Thursday, May 14, 2026

Interview at Cognizant for Lead AI Engineer Role (2024 May 22)

Index For Interviews Preparation
<<< Previously    Next >>>

INTERVIEW INTELLIGENCE REPORT

Lead AI Engineer
Call Reconstruction & Critique

Position: Lead AI Engineer Format: Telephonic Screening Analyst: Claude Sonnet

Organised & Structured Transcript

The raw call recording was fragmented and conversational.

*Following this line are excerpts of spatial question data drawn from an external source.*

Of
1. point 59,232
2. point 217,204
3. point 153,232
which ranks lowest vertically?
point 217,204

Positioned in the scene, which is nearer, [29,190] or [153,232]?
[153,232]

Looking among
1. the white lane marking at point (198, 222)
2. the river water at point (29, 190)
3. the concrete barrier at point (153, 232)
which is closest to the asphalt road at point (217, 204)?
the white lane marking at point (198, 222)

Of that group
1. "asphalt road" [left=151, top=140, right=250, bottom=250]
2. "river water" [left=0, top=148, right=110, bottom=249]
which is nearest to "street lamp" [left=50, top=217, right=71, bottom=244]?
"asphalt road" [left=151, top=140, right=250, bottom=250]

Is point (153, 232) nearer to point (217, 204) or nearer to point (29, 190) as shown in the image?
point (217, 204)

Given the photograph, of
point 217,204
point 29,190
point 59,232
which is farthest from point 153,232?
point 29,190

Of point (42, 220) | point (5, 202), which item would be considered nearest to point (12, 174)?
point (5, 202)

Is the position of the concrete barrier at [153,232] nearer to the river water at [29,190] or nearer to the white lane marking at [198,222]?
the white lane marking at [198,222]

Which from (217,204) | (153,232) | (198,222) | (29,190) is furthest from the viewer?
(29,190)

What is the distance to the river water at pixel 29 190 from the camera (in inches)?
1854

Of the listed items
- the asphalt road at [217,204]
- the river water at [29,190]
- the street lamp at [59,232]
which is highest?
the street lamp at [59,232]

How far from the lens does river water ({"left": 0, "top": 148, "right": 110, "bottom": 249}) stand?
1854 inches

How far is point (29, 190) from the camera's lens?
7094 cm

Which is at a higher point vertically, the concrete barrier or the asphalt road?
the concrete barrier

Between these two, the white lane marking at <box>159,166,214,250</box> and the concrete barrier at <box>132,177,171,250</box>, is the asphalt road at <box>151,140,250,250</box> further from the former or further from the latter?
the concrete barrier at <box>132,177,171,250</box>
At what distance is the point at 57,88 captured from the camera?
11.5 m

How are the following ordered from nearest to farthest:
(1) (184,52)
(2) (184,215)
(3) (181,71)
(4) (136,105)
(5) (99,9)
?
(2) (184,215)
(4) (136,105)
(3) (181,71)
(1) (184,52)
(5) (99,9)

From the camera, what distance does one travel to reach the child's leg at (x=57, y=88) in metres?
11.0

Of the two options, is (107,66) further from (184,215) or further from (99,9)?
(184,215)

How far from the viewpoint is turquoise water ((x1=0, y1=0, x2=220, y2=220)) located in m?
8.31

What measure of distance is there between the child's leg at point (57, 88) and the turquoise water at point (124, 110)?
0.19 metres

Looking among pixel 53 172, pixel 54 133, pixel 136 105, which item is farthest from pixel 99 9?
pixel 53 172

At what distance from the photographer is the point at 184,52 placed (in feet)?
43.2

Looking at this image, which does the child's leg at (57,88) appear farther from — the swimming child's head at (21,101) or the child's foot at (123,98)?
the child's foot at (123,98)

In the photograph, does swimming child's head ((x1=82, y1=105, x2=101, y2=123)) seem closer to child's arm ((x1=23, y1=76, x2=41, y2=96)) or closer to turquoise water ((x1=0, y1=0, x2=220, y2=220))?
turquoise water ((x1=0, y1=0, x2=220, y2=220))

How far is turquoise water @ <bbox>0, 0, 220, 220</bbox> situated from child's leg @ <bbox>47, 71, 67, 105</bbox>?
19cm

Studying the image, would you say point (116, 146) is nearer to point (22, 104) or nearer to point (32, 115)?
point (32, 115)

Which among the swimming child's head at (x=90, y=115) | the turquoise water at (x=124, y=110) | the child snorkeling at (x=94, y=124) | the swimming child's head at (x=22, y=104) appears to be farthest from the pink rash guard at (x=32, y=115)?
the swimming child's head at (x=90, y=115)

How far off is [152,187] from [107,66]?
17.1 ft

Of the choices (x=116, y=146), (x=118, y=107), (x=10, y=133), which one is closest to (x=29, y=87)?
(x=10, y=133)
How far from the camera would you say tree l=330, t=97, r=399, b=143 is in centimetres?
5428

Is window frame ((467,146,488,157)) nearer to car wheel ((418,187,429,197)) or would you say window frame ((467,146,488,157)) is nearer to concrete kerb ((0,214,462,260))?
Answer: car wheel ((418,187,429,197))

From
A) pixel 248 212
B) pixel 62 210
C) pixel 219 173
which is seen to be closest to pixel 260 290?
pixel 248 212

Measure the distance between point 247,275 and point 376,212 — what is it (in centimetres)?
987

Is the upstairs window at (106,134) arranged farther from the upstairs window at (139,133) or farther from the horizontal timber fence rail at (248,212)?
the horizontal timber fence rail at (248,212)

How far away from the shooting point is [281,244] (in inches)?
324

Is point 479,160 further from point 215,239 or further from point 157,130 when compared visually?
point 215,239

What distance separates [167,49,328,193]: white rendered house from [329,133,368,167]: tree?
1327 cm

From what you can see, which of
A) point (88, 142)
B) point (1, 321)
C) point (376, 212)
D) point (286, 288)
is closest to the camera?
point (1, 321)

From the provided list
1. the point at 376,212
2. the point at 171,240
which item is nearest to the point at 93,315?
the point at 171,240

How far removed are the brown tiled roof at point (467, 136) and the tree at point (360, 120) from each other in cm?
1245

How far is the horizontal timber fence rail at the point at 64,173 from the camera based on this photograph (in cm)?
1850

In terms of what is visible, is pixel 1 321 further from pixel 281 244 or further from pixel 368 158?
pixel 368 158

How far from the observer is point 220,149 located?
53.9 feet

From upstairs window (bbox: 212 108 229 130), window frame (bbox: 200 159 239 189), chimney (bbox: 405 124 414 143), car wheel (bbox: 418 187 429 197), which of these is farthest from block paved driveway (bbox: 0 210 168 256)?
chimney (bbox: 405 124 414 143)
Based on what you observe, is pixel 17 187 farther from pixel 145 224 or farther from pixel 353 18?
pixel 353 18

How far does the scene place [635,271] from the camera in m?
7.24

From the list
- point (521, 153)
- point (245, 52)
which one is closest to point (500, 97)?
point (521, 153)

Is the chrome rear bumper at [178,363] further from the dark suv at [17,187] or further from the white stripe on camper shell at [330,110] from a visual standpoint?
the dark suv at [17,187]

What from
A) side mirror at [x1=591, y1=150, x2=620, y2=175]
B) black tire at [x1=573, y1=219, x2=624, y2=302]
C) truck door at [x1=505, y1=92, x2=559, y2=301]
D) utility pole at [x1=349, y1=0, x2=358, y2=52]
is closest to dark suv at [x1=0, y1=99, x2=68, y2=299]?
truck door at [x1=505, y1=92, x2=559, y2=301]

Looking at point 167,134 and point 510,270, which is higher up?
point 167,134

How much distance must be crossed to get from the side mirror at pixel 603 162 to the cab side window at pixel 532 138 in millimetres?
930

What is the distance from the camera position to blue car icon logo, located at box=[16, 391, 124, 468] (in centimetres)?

Below is the cleaned, logically sequenced account of what the interviewee communicated, grouped by topic.

Topic A

The Anomaly Detection Project — Amex Loyalty Platform

  • Project involved detecting anomalies in credit card transaction data on the American Express loyalty platform.
  • Anomaly categories targeted: unusually large-amount transactions, unusually small-amount transactions, and anomalies by merchant type.
  • Business outcome: the client used these flagged anomalies to generate alerts in their platform and decide whether to block suspicious transactions.
  • New data was provided on a quarterly basis for ongoing inference.
Topic B

Data Engineering & Infrastructure

  • Historical training data spanned approximately one to two years of credit card transactions.
  • Data originated from Amex's mainframe systems.
  • A dedicated data engineering team was responsible for extracting and loading data from mainframes into Hive-based databases.
  • The data science team consumed this data via PySpark, running on a Jupyter-like notebook environment within a platform called Cornerstone (a mixed/managed compute platform).
  • Data was entirely structured (tabular credit card transaction records).
Topic C

Feature Engineering & Modelling Approach

  • Although the raw data had many columns, the team narrowed focus to four to five key features: transaction amount, merchant type, and time (used primarily for visualisation).
  • The problem was framed as unsupervised learning — no ground-truth labels existed.
  • Three model architectures were evaluated:
    1. Isolation Forest
    2. Autoencoder (neural network based)
    3. K-Medians clustering
Topic D

Contamination Factor & Model Validation

  • Because there were no labels, a Gaussian Mixture Model (GMM) was used to estimate the contamination factor — the expected proportion of anomalies in the dataset.
  • Anomaly scores from Isolation Forest and the Autoencoder were plotted in a scatter plot. Density analysis revealed two regions: a high-density core (normal) and a sparse periphery (anomalous).
  • The sparse cluster's percentage of total points became the contamination factor fed into the final models.
  • A human-in-the-loop existed: the loyalty/transaction team monitored alerts raised by the system, each alert triggering a ticket for review.
  • Precision was reported as above 75–80%, with acknowledged volatility during trend shifts (e.g., Christmas peak spend causing a temporary spike in false positives).
Topic E

Generative AI Experience — Semantic Search POC

  • While on the bench at Cognizant (first two months), developed an internal semantic search POC.
  • Source corpus: issues and Q&A threads scraped from GitHub and Stack Overflow.
  • Questions and answers were converted to vector embeddings and stored in a vector database.
  • At query time, the input was embedded and compared against the stored embeddings using similarity search to retrieve closest matches.
  • Self-characterised as a "POC-level" GenAI engagement — not a production deployment.
Topic F

Location Preferences & HR Discussion

  • Based in Delhi (Inderlok area), commuting to Tikri Sector 48 office; also stays at Sector 79.
  • Family constraints (mother) tie him to Delhi NCR.
  • First preference: Delhi. Acceptable: Gurgaon, Noida. Difficult: Pune, Indore. Not preferred: Bangalore, Chennai.
  • Asked about current HCM (Shivam Shrivastav, from AML CoE) — was told HCM may change on project allocation.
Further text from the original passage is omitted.